In today’s world where there are various financial planners available in the market, the hunt for a “good, professional & reliable financial planner” becomes difficult. An ideal financial planner is the one who considers his client’s interests as the primary concern than his own interests. Therefore, in this article we present to you the key factors to note before you choose your financial planner.
Ensuring all the necessary certifications of the financial planner
As per Investment Adviser Regulations of 2013, a person who takes fees for investment advice must be registered under SEBI. You must also ensure other certifications like CFP which is known as Certified Financial Planner. These measures ensure the credibility of the financial planner which is very important.
Awareness of the kinds of services been offered
It’s important to be aware of the types of services the financial planner offers such as estate planning; target based financial planning & mutual fund distribution. A financial planner gets a commission on the product you choose with his help. Therefore, the financial planner may persuade you to choose a product just to earn commission. Hence, you should be careful and evaluate the product for yourself as per your requirements. Therefore, it’s important that the financial planner reveals to you the commission he will earn.
Financial planner’s fees and research criteria
Average charge for a target based financial plan recommended by a financial planner can be from Rs.16,000 to Rs. 26,000. The financial planner may charge extra fees for services such as estate planning. You should ensure for the regularity in fees structure of the financial planner which does not differ from a third party. You must ensure that the fee covers the services of the financial planner for the entire year before you enter into a contract. You must ensure about the kind of research methodologies the financial planner uses to gain information about the insurance products he recommends to you. This is extremely important and reveals the financial planner’s skills and expertise in terms of selecting the best option for you as per your requirements and risk factors.

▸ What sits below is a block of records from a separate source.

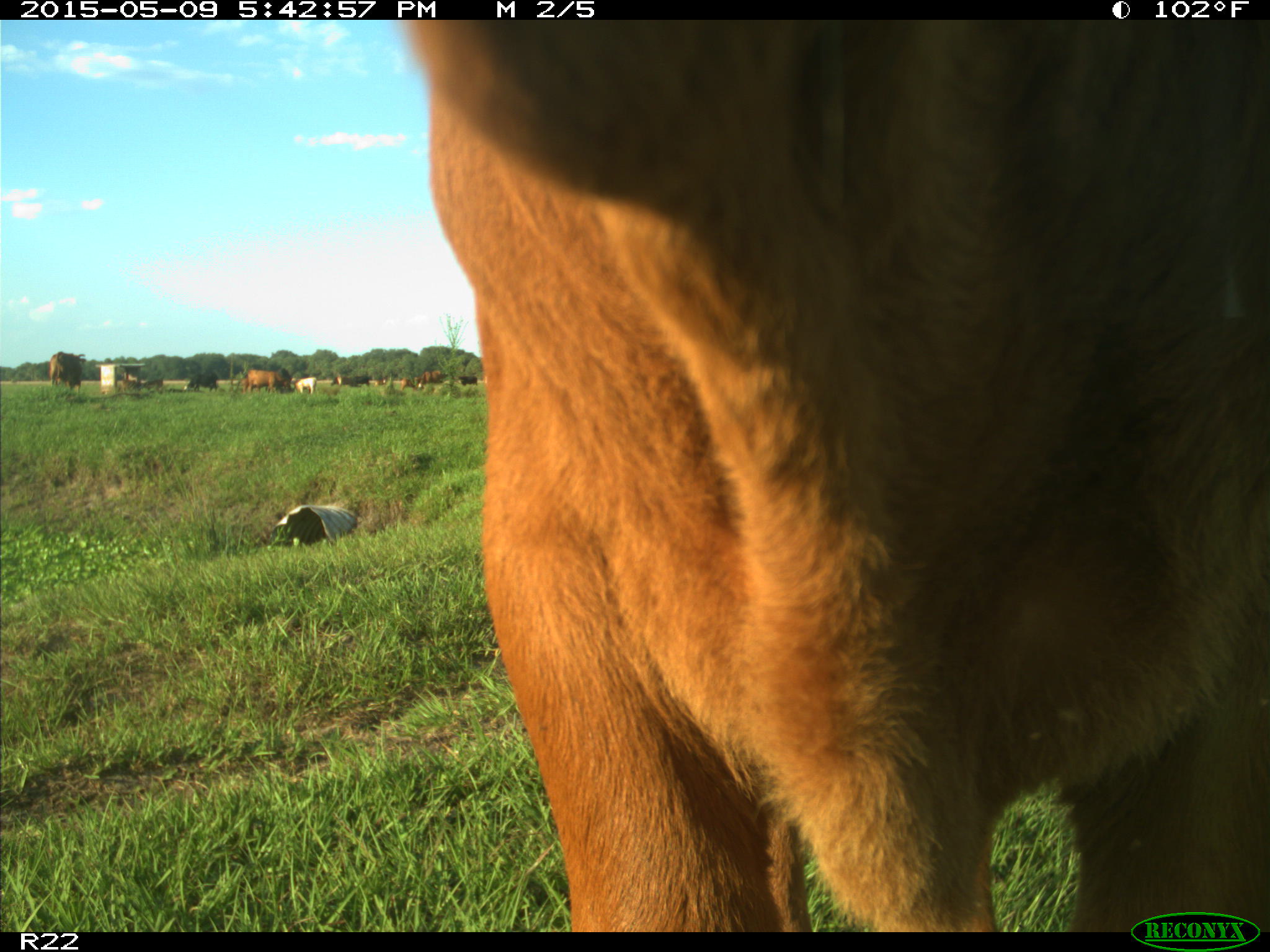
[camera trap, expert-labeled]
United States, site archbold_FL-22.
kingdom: Animalia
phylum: Chordata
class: Mammalia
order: Artiodactyla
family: Bovidae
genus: Bos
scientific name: Bos taurus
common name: domestic cow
Bos taurus (domestic cow).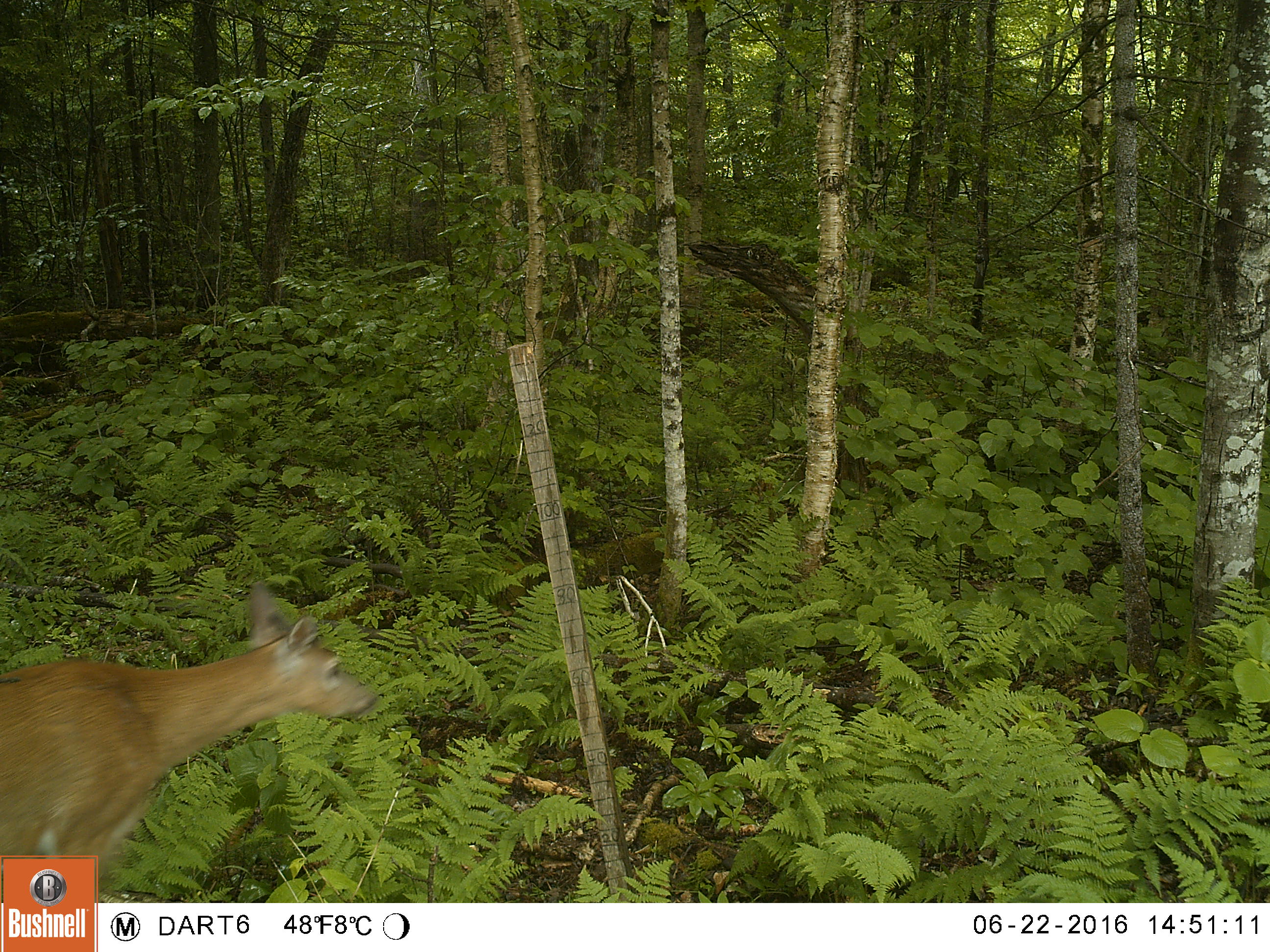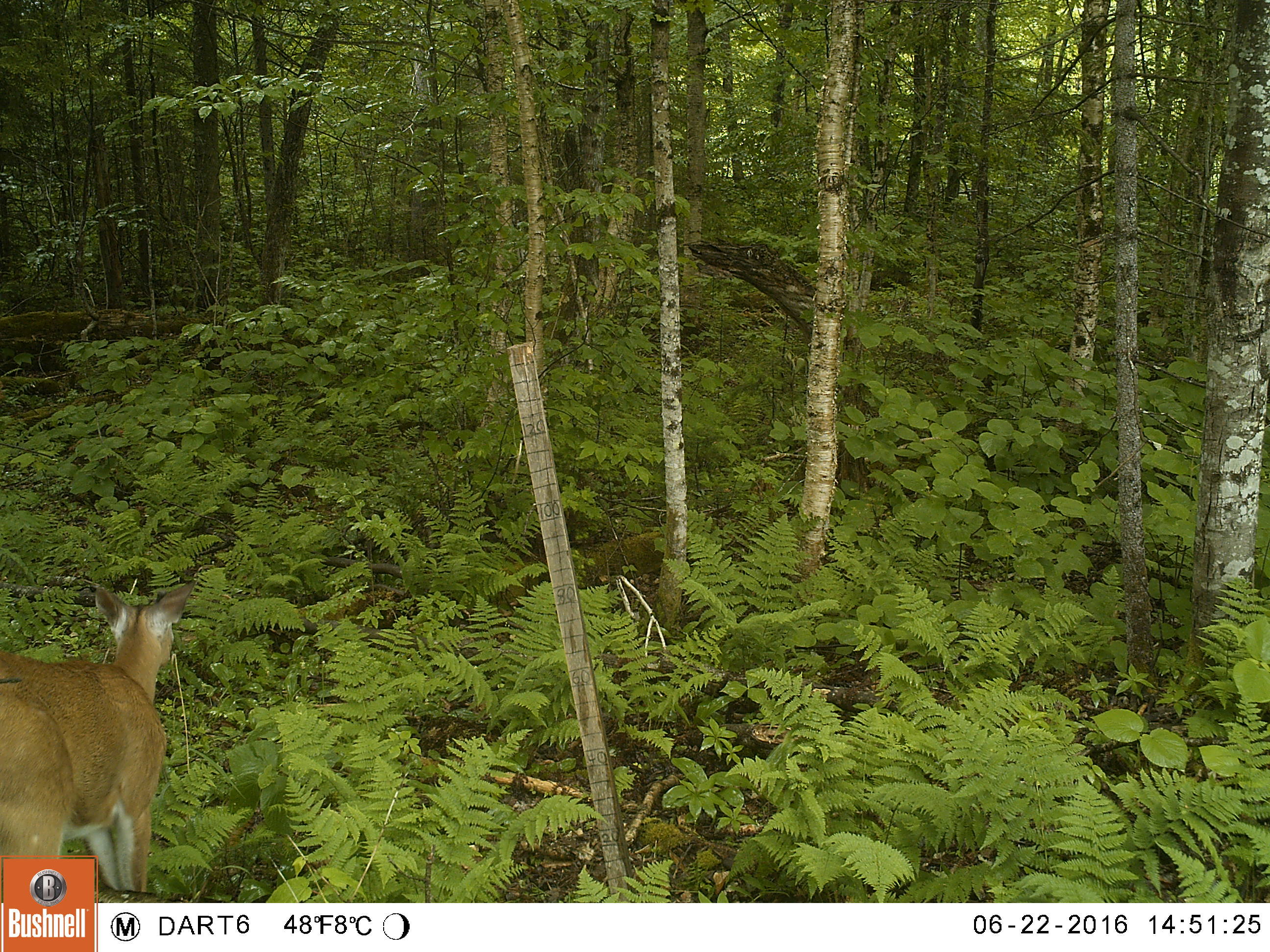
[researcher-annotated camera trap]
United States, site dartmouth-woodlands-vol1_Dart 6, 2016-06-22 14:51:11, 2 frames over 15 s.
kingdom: Animalia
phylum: Chordata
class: Mammalia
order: Artiodactyla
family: Cervidae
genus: Odocoileus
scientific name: Odocoileus virginianus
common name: white-tailed deer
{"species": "white-tailed deer (Odocoileus virginianus)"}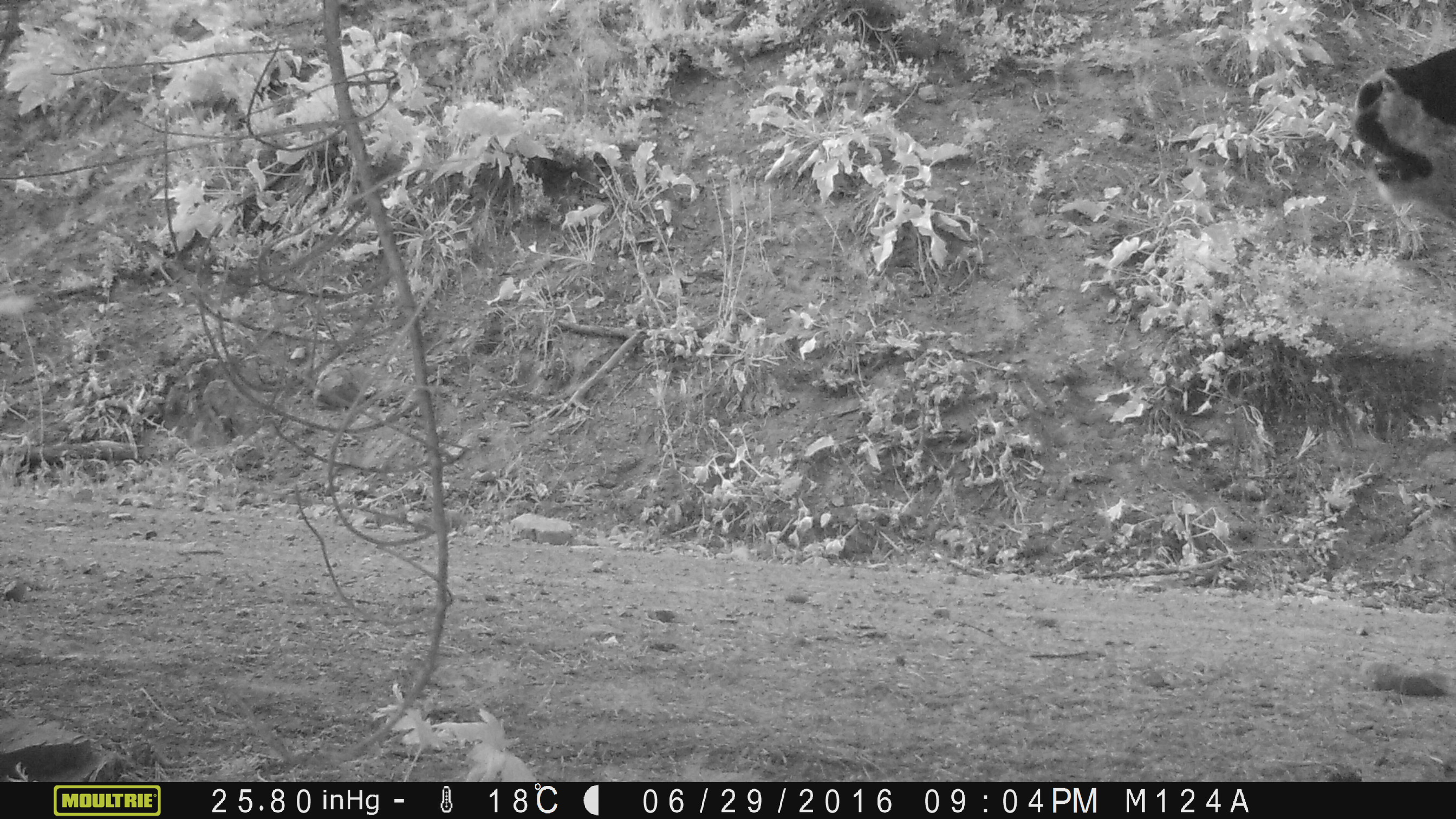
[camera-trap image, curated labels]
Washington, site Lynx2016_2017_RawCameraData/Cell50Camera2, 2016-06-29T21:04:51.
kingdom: Animalia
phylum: Chordata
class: Mammalia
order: Artiodactyla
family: Bovidae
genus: Bos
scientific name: Bos taurus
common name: domestic cattle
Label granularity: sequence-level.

Interaction between the client and the financial planner
The interaction between the client and the financial planner decides the flow and reliability of the financial plan. This is especially true during the early process of data collection & analysis of the financial situation due to the maximum interaction during this period. Prior to the plan presentation & implementation, the planner must review your portfolio against your goals regularly. Therefore, it’s important that you ensure the regularity of this review process as it’s the most important aspect of financial planning process. In case you are not aware about a “financial plan” then you must immediately ask your financial planner to give you a sample financial plan. This will help you to get an idea about the look of a normal financial plan & the various aspects of a financial plan.